## Task statement
Extract precisely the lines of the entries below, from the first line through the line containing "12 Managed Print".

---- Input data

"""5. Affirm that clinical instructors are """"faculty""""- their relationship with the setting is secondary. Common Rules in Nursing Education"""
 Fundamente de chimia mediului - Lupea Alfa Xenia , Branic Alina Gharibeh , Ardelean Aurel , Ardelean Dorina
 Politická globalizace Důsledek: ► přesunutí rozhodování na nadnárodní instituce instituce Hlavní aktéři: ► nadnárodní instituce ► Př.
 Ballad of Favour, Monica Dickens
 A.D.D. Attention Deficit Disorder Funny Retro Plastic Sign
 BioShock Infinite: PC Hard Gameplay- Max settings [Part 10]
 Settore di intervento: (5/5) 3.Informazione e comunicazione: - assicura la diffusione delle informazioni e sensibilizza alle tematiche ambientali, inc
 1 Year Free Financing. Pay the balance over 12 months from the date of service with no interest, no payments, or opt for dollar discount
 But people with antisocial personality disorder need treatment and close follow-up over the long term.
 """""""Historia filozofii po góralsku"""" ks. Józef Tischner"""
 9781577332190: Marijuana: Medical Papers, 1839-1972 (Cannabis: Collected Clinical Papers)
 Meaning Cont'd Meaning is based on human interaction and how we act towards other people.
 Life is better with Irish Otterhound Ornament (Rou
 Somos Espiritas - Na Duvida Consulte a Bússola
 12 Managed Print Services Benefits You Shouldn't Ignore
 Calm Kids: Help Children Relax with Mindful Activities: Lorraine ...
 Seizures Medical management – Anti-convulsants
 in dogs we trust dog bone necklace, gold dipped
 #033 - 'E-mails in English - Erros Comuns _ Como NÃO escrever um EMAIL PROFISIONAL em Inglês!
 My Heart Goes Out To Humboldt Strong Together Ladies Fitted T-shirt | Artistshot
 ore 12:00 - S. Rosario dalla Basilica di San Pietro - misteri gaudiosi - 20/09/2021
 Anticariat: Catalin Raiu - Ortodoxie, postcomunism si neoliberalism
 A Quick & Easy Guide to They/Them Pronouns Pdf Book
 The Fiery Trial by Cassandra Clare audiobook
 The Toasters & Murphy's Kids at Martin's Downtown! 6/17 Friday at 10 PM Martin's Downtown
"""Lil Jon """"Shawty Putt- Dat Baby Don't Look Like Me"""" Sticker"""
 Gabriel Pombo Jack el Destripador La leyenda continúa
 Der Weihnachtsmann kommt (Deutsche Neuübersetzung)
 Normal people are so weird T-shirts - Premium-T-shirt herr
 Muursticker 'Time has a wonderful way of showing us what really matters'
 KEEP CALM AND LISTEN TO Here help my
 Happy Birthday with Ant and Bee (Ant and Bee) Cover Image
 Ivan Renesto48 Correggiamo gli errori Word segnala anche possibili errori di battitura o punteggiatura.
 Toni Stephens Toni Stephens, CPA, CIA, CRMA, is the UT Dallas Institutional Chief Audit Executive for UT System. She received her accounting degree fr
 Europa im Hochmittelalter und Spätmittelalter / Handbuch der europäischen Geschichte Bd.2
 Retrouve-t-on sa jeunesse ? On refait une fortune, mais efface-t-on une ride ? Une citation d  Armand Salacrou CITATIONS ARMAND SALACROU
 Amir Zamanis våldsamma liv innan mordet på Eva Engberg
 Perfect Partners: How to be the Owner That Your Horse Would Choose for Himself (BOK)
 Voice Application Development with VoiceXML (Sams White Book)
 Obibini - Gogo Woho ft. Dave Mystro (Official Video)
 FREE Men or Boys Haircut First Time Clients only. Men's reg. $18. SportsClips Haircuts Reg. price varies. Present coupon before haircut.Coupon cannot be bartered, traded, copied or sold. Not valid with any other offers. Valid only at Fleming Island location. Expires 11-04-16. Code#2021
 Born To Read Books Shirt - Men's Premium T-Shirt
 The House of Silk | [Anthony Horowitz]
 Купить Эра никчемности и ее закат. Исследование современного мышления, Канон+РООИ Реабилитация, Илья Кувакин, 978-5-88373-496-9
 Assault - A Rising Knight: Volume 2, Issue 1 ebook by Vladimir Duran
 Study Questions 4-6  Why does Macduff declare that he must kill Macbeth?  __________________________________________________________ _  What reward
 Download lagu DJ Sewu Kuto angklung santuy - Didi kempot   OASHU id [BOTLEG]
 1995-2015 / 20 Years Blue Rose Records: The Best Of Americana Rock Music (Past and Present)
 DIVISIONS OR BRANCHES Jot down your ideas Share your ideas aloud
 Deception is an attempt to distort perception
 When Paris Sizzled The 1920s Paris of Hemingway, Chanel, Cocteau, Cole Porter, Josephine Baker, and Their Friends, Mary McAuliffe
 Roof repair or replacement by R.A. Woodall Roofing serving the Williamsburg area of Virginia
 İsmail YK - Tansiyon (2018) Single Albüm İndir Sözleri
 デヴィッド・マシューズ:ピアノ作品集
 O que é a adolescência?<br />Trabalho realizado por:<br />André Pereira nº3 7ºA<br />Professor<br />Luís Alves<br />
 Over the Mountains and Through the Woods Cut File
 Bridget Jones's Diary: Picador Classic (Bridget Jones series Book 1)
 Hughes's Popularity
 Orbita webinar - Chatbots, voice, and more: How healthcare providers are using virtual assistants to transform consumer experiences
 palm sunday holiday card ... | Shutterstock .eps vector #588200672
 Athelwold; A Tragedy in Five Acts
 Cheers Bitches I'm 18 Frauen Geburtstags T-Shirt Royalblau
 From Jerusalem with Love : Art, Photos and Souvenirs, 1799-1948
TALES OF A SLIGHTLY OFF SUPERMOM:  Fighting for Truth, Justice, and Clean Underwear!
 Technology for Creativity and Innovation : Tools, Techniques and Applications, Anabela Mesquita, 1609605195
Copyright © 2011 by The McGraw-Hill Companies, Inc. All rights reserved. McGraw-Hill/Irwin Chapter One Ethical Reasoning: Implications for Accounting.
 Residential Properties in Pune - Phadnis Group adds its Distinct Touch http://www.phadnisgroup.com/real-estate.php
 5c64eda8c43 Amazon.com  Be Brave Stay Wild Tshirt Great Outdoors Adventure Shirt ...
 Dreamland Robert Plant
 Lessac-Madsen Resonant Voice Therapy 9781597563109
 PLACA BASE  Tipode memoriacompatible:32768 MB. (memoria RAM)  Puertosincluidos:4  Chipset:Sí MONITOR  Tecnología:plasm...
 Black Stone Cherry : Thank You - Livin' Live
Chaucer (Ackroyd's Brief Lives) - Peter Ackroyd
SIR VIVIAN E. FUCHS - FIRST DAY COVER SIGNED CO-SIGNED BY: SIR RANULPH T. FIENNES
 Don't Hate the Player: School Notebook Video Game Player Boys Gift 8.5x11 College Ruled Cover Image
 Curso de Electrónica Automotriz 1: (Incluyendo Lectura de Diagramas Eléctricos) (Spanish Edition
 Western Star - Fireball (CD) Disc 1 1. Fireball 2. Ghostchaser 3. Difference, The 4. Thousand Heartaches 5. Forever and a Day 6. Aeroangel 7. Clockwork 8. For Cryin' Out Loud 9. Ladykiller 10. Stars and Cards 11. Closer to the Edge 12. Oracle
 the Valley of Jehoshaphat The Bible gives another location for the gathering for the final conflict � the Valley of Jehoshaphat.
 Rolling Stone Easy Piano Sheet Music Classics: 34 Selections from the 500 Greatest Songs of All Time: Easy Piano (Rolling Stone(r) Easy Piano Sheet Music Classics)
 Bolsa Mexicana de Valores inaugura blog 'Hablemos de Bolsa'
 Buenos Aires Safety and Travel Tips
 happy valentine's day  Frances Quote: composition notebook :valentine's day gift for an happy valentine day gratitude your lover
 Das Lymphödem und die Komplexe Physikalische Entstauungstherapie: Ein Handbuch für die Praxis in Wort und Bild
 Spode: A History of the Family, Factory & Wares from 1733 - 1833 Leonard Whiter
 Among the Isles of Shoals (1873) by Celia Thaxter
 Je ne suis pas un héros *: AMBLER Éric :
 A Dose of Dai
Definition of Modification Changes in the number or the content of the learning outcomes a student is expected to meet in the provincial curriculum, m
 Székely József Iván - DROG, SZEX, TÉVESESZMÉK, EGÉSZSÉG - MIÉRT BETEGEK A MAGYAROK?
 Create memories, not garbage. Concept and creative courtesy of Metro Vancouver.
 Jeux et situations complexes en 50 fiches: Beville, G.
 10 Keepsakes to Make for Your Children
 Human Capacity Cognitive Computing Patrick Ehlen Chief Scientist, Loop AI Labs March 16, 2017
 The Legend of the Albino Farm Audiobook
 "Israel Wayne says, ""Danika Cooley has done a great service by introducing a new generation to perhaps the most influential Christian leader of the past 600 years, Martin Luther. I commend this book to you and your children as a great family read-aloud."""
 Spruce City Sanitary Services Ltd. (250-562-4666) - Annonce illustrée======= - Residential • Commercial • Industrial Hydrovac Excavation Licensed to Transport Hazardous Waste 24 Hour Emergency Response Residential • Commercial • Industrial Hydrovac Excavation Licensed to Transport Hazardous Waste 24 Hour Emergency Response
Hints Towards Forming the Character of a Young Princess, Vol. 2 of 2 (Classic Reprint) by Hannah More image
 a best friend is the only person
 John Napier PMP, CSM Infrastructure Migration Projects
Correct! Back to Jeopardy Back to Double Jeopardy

--------

## Reply to the exercise
"""5. Affirm that clinical instructors are """"faculty""""- their relationship with the setting is secondary. Common Rules in Nursing Education"""
 Fundamente de chimia mediului - Lupea Alfa Xenia , Branic Alina Gharibeh , Ardelean Aurel , Ardelean Dorina
 Politická globalizace Důsledek: ► přesunutí rozhodování na nadnárodní instituce instituce Hlavní aktéři: ► nadnárodní instituce ► Př.
 Ballad of Favour, Monica Dickens
 A.D.D. Attention Deficit Disorder Funny Retro Plastic Sign
 BioShock Infinite: PC Hard Gameplay- Max settings [Part 10]
 Settore di intervento: (5/5) 3.Informazione e comunicazione: - assicura la diffusione delle informazioni e sensibilizza alle tematiche ambientali, inc
 1 Year Free Financing. Pay the balance over 12 months from the date of service with no interest, no payments, or opt for dollar discount
 But people with antisocial personality disorder need treatment and close follow-up over the long term.
 """""""Historia filozofii po góralsku"""" ks. Józef Tischner"""
 9781577332190: Marijuana: Medical Papers, 1839-1972 (Cannabis: Collected Clinical Papers)
 Meaning Cont'd Meaning is based on human interaction and how we act towards other people.
 Life is better with Irish Otterhound Ornament (Rou
 Somos Espiritas - Na Duvida Consulte a Bússola
 12 Managed Print Services Benefits You Shouldn't Ignore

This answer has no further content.